L’art, c’est tout ce qui cherche, l’art de chercher à perturber l’ordre du monde, à rentrer en conflit avec son imperturbabilité, à lui résister, à le tordre, à le redresser, à le transcender. C’est l’art de jouer. Et c’est en jouant que l’on devient soi, à travers la multiplicité des devenirs.
‶L’art est ce qui rend la vie plus intéressante que l’art″, nous dit Robert Fillon.
L’art est aussi confidence, sans confidence, aveu sans aveu, secret qui reste secret. Aussi, l’art, le vrai, ne peut être “conciliant″, il ne peut être qu’”art inexorable″, comme dirait Adorno.
Tout comme le monde, l’être humain est insondable. Tout comme le monde, il est le produit de hasards, d’accidents, de collisions, de catastrophes et parfois de douceur, de beauté et d’harmonie. Seule nécessité, ‶nécessité causale″, pour l’homme: l’art. Quand bien même, il ne serait qu’illusion, semblant de sens, semblant de maîtrise, mensonge, il ne resterait pas moins création. N’en déplaise à Platon.
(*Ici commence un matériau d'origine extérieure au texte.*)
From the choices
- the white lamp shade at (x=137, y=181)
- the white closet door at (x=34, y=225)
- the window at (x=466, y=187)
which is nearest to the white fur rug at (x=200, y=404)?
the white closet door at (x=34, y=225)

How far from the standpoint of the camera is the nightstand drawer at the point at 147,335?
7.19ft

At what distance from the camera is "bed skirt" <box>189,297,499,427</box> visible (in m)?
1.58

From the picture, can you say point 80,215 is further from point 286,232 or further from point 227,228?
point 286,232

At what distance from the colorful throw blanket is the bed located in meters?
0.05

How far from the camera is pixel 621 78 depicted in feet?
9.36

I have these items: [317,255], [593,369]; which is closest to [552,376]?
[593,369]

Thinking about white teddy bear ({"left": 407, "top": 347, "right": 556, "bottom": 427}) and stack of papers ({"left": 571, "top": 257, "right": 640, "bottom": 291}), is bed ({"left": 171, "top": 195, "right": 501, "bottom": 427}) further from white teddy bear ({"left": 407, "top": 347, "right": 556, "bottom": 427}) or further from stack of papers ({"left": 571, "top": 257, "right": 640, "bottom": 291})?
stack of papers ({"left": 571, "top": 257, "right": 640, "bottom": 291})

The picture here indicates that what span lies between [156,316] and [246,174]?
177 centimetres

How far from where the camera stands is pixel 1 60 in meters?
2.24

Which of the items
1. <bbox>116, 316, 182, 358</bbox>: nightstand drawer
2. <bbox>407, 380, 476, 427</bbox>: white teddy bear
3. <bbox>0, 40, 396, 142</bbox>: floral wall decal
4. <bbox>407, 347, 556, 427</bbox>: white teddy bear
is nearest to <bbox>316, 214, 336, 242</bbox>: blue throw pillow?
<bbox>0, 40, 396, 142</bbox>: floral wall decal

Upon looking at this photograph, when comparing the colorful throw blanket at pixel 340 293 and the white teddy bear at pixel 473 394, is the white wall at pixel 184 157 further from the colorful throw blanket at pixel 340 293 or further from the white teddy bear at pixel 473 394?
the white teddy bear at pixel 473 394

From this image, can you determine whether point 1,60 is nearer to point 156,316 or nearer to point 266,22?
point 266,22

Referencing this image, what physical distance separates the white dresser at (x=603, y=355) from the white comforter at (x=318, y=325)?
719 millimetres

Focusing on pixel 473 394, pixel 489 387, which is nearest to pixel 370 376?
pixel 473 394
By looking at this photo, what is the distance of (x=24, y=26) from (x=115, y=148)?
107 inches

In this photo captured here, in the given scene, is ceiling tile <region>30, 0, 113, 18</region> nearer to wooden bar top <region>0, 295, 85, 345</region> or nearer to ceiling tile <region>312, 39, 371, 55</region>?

Par-delà les contingences, les besoins et les luttes de toutes sortes, par-delà les sciences et les techniques, par-delà les religions et les idéologies, par-delà la vérité même, il y a cette mission tragique, cet idéal à matérialiser, à sculpter, à dessiner, à écrire, à chanter, à danser. Et si tout agir est création de soi, l’agir artistique est une création qui puise dans l’essence même de l’homme.
Ce souffle qui emporte et qui mène à l’assaut de ‶La montagne des signes” (Artaud). Mais attention, nous avertit Nietzsche : “le désir incessant de créer, propre à l’artiste, et son regard sans cesse à l’affût de l’extérieur, l’empêchent de devenir plus beau et meilleur dans sa personne, c’est à dire de se créer lui-même.″ C’est oublier que ‶l’esthétique n’est en fait qu’une physiologie appliquée″.
La création est un défi tragique lancé à tous les pouvoirs, à toutes les puissances, à toutes les évidences, à tous les dieux. C’est pour cela que l’art est insensé, l’art est fou, l’art est enfantin (Héraclite).
Rien ne peut arrêter l’art, ni le corps, ni l’esprit, ni les lois. L’art c’est la vie qui s’excède elle-même. Aussi, l’artiste authentique est personne, et bien qu’il ait une vie, une sensibilité et un esprit, seule la présence de l’autre lui confère une existence.〝C’est le regardeur qui fait le tableau″, nous dit Duchamp.
L’artiste ouvre une voie nouvelle, il ouvre la voie aux autres, il crée une branche nouvelle pour chatouiller le ciel, une bifurcation dans le rhizome de la terre.
En effet, l’art est généreux sans le savoir, il est altruiste sans le vouloir, car toute création libre est libératrice.
Créateur de soi, l’artiste est créateur de l’autre.
L’art est surhumain. L’art est divin. L’art crée le monde.